Und immer ist die Politik schuld
Corona hat Deutschland fest im Griff, die Infektionszahlen gehen einfach nicht nach unten, die Todesrate ist nach wie vor hoch. Die Schuldigen für die Misere sind schnell gefunden: Ganz klar, die Politiker haben versagt, allen voran Gesundheitsminister Jens Spahn, der das (angebliche) Impfdesaster zu verantworten hat, und die Ministerpräsidenten der Länder, die für einen bundesweiten Flickenteppich an Lockdown-Regelungen sorgen. Medial aber auch in privaten Diskussionen wird ordentlich auf sie eingeknüppelt. Ob zu Recht oder zu Unrecht sei dahingestellt.
Für die permanente öffentliche Schelte eignen sich die Politiker ja auch viel besser als die eigene Bevölkerung, in der weite Teile das Coronaschutzfähnchen nur dann hochhalten, solange ihre eigenen Interessen nicht tangiert werden. Weihnachten mit der ganzen Familie, die Silvesterparty mit Freunden feiern: Verboten, aber dennoch für viele kein Problem. Zum Rodeln oder Skifahren in die Schneeregionen fahren? Selbstverständlich! Kindergeburtstag mit 30 Gästen feiern, warum denn nicht? Im Treppenhaus oder vor der Haustür mit dem Nachbarn schwatzen ohne Abstand und Mundschutz – genauso „normal“ wie die Drängelei im Supermarkt.
Und auch das: Als Arzt/Ärztin oder Pflegekraft in Krankenhaus bzw. Seniorenheim die Coronaimpfung ablehnen – gutes Recht. Warum sollte man schließlich potenziell dazu beitragen, dass Infektionsrisiko der anvertrauten Alten und Kranken zu mindern.

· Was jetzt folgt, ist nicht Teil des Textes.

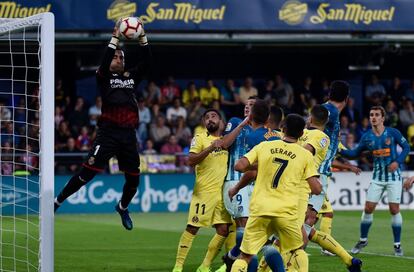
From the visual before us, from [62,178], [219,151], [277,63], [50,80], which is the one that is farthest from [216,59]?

In manchen Pflegeheimen soll die Corona-Impfquote beim Personal maximal 50 % betragen – ein aus meiner Sicht untragbarer Zustand!
Wir werden es nicht schaffen, aus der Pandemie herauszukommen, wenn sich nicht wirklich jeder Einzelne am Riemen reißt, seinen Egoismus hintan stellt und sein Scherflein beiträgt. Dies müsste der wesentliche Aspekt in den medialen Coronadebatte sein und nicht, ob Frau Merkel hier und Herr Söder dort Fehler gemacht haben. Anders als in einer Autokratie kann die Politik bei uns nur Rahmenbedingungen schaffen, ob sie erfolgreich sind, liegt auch an uns selbst.